Critique initialement publiée sur mon blog : http://nebalestuncon.over-blog.com/2017/08/les-clowns-sacres-de-tony-hillerman.html
AU SERVICE DU LÉGENDAIRE LIEUTENANT
Ma lecture récente de Coyote attend s’étant avérée un très bon moment, je me suis dit que je pouvais profiter de l’été pour avancer sans trop attendre dans la série des polars navajos de Tony Hillerman. Et dans l’ordre, du coup : voici donc Les Clowns sacrés, onzième (tout de même) titre de la série, mettant en scène le complexe et si humain binôme constitué par le « légendaire lieutenant » Joe Leaphorn, l’homme froid et rationaliste, et Jim Chee, l’homme entre deux mondes, qui aimerait tant être à la fois un « chanteur », un hataalii, gardien des traditions du Dineh, et un policier à la mode des Blancs ; en fait, dans ce onzième roman, la déchirure essentielle au personnage de Jim Chee est peut-être plus que jamais marquée, qui l’amènera à prendre les pires décisions comme les meilleures – en fonction d’un point de vue nécessairement fluctuant.

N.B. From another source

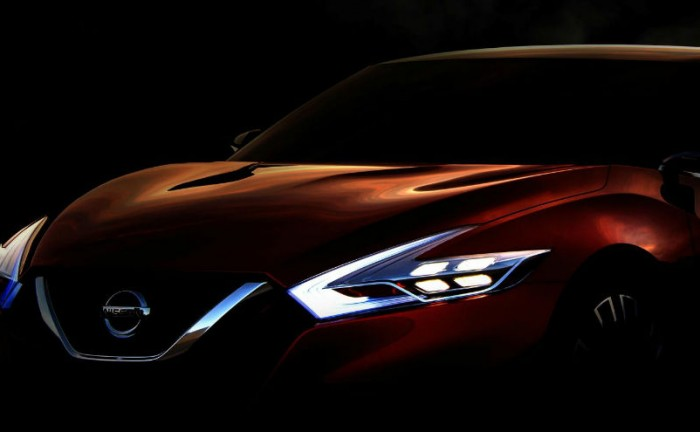 Nissan Sports Sedan Concept carwitter 700x432 - Nissan Sports Sedan Concept - Nissan Sports Sedan Concept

Mais la relation entre les deux flics navajos a évolué radicalement. Dans les six premiers volumes de la série, ils agissaient indépendamment : les trois premiers étaient consacrés à Joe Leaphorn, les trois suivants à Jim Chee. Puis Tony Hillerman s’est mis à les associer, tout en conservant une certaine distance le cas échéant ; la scène où Leaphorn confie à Chee le soin d’assurer les rites pour sa défunte épouse, aussi forte soit-elle, relevait tout de même de l’exception. En fait, les deux hommes, à les réduire à des archétypes comme je l’ai fait en ouverture de chronique, sont passablement incompatibles… Et Coyote attend, juste avant le présent roman, en témoignait encore : les deux enquêtaient pour l’essentiel séparément, et une bonne partie de l’astuce de la narration dans ce roman consistait à les faire aboutir aux mêmes conclusions en empruntant des pistes différentes. Et les relations entre Leaphorn et Chee pouvaient s’avérer tendues – « le fumier » et « le sale petit con »… Mais elles évoluaient dans le bon sens, sans doute ; car, avec tout ce qui les séparait (et peut-être avant tout, rapport aux traditions mis à part, le caractère impulsif et incontrôlable de Chee, de nature à agacer profondément le très posé et rigoureux Leaphorn), la certitude que l’autre était un enquêteur doué, voire tout bonnement brillant, s’affichait toujours un peu plus…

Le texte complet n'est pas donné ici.